• **Excerpted records**:
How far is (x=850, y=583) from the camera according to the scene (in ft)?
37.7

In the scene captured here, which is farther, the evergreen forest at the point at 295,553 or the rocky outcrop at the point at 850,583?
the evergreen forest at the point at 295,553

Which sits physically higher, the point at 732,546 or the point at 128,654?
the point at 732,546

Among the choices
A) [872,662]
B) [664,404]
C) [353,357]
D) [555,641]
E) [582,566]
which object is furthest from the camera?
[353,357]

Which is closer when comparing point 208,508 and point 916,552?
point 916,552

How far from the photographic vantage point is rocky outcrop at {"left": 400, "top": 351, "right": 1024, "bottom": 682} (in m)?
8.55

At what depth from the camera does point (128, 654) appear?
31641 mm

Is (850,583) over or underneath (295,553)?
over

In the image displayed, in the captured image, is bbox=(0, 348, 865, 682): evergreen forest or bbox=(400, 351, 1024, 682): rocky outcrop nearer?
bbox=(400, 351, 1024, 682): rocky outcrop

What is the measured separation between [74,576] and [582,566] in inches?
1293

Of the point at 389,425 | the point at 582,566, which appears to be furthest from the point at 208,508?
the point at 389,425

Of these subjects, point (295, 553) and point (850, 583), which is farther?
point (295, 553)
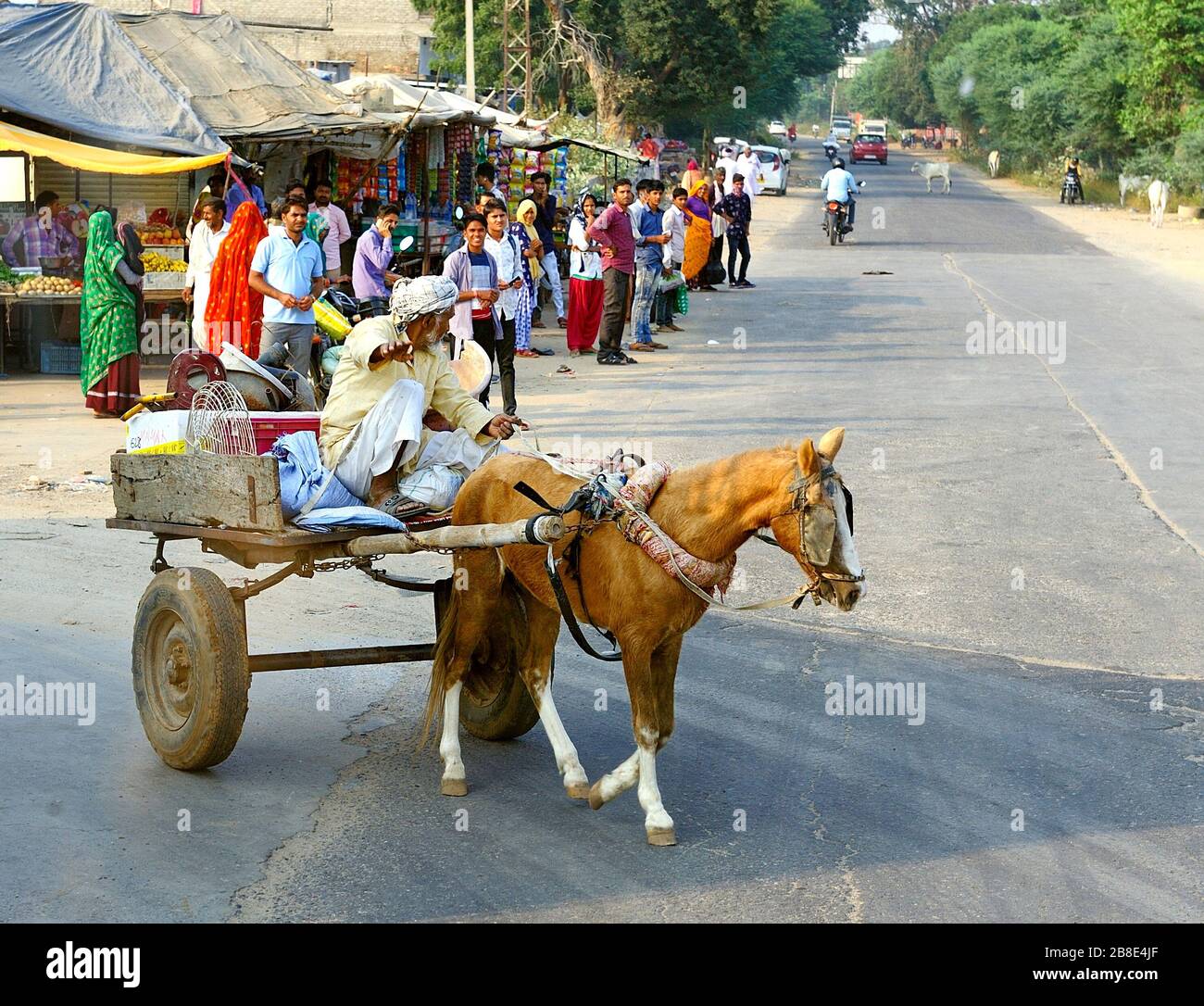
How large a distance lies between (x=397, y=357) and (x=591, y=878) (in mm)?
2362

• **Task requirements**: Above are records to transcribe exactly; leave their pictures out.

• **Exercise result**:
How far is (x=850, y=583) from the camera according to the scene (in ft)?
37.7

In the scene captured here, which is farther, the evergreen forest at the point at 295,553 or the rocky outcrop at the point at 850,583?
the evergreen forest at the point at 295,553

Which sits physically higher, the point at 732,546 or the point at 128,654?
the point at 732,546

Among the choices
A) [872,662]
B) [664,404]
C) [353,357]
D) [555,641]
E) [582,566]
which object is furthest from the camera?
[353,357]

Which is closer when comparing point 208,508 and point 916,552?
point 916,552

How far from the photographic vantage point is rocky outcrop at {"left": 400, "top": 351, "right": 1024, "bottom": 682} (in m)?
8.55

At what depth from the camera does point (128, 654) appear?
31641 mm

Is (850,583) over or underneath (295,553)?
over

In the image displayed, in the captured image, is bbox=(0, 348, 865, 682): evergreen forest or bbox=(400, 351, 1024, 682): rocky outcrop nearer?
bbox=(400, 351, 1024, 682): rocky outcrop

What is the measured separation between [74,576] and [582,566] in inches?
1293

Of the point at 389,425 | the point at 582,566, which appears to be furthest from the point at 208,508?
the point at 389,425

Of these subjects, point (295, 553) and point (850, 583), which is farther?
point (295, 553)
How large a distance lies between (x=397, y=357) and (x=591, y=878) (in mm)?
2362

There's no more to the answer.